Anatasya menyembunyikan identitasnya sebagai putri bungsu keluarga konglomerat dari suaminya. Ia membantu Adrian membuka perusahaan. Tapi siapa sangka ternyata Adrian tidak pernah mencintai Anatasya, dia bahkan jijik dengan bau amis yang melekat pada tubuh istrinya.
Suatu hari, Adrian menceraikan Anatasya dan mengungkapkan bahwa dia memiliki pacar, yaitu Clara, seorang wanita kaya dan cantik yang merupakan adik sepupu dari keluarga Santoso.
Anatasya merasa hancur dan terhina. Tasya akan membuat orang yang menyakiti nya membayar mahal dibantu oleh ketiga abangnya. Damian, Julian dan Rafael.
Ketiga Abangnya tidak akan membiarkan adik bungsu mereka terluka.
Bagaimana reaksi Adrian dan keluarga nya setelah mengetahui jika wanita yang selama ini mereka hina adalah putri konglomerat?

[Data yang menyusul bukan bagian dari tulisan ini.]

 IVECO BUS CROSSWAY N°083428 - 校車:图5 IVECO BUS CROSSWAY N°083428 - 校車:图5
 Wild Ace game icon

Karya ini diterbitkan atas izin NovelToon Kim Yuna, isi konten hanyalah pandangan pribadi pembuatnya, tidak mewakili NovelToon sendiri
Bab 16 Keterkejutan Anatasya
"Kak Julian, aku sepupu kakak. Apa ayahku tidak memberitahu kakak saat menelepon?" tanya Clara, nada suaranya berusaha mempertahankan sedikit harapan di tengah ketidakpastian.

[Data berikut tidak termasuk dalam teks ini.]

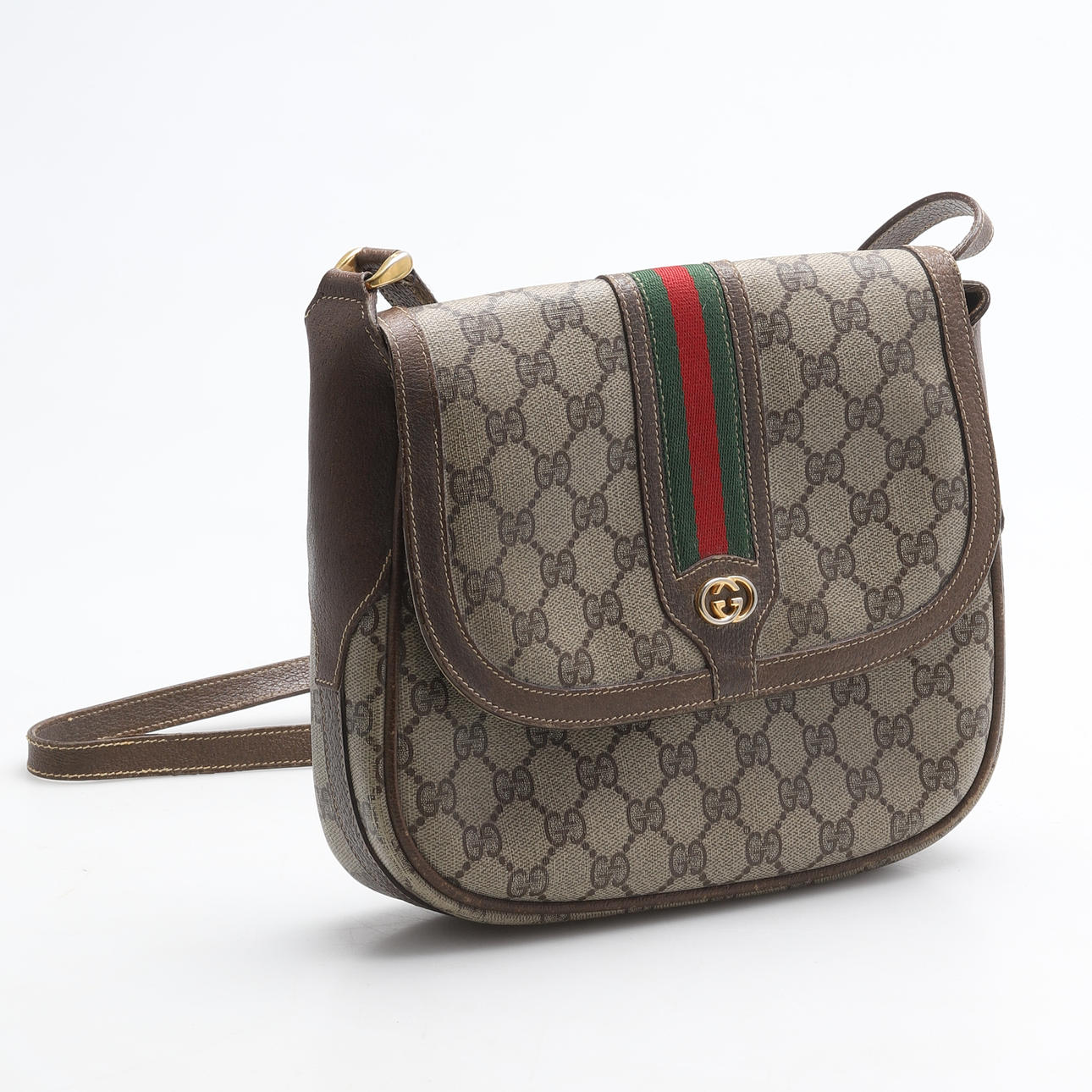 TASCHE, Gucci. im Jahr 1997.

Julian menatapnya dengan dingin, tatapan yang terasa seperti menusuk. "Oh, kau anak haram Paman." Ucapan itu terlontar tanpa emosi, sebuah fakta yang dinyatakan dengan kejam.
Meskipun hatinya mencelos mendengar kata-kata itu, Clara menegakkan tubuhnya. "Meskipun aku anak haram, darah keluarga Santoso tetap mengalir dalam diriku."

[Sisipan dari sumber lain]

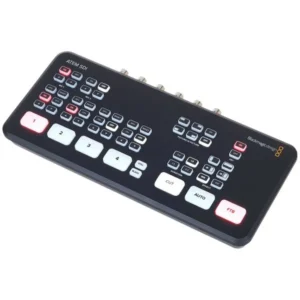 Switcher video Blackmagic Design ATEM SDI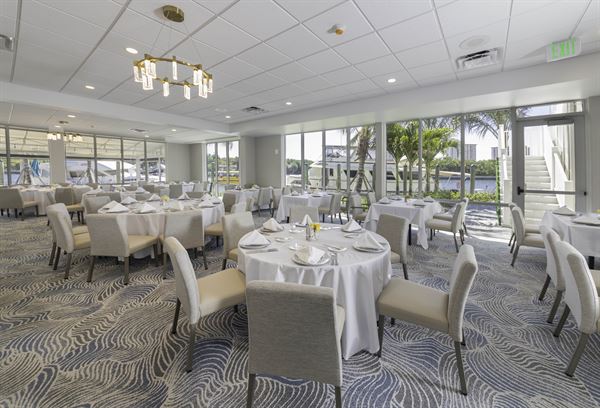 Coral Ridge Yacht Club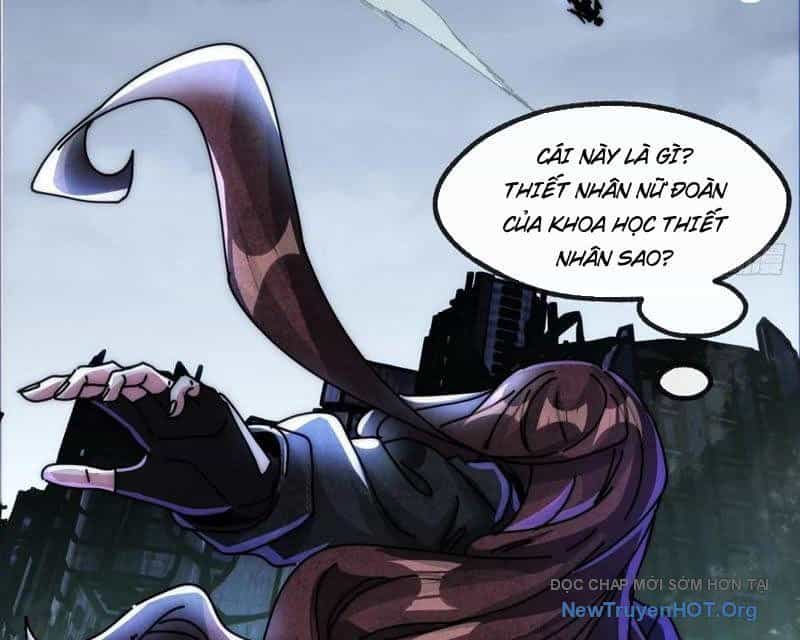 Nhân Vật Phản Diện Trong Trò Chơi Tận Thế Quật Khởi - Chương 25 - ảnh 143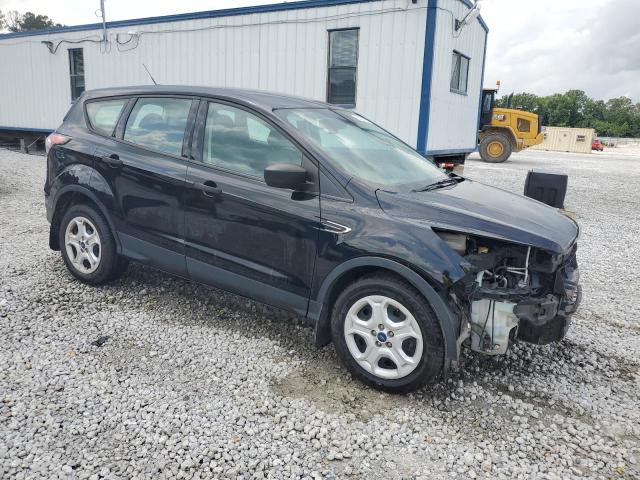 Vin: 1fmcu0f7xhua08550, lot: 60636205, ford escape s 20174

"Kau bukan sepupuku karena kau anak haram. Jangan salah memanggilku lagi," jawab Julian tegas, tanpa sedikit pun keraguan. "Dan kau salah, bukan Paman yang memanggilku kemari, tapi Tasya."
"Apa?" seru Clara terkejut, matanya membulat tak percaya. Kebingungan dan rasa sakit bercampur aduk di wajahnya.
Adrian, yang sedari tadi hanya mengamati, tiba-tiba menyela dengan nada merendahkan. "Tidak, tidak mungkin, Dokter Julian. Dia hanyalah gadis rendahan yang serakah dan tidak berguna. Dia bahkan tidur dengan adik Anda. Jangan tertipu olehnya."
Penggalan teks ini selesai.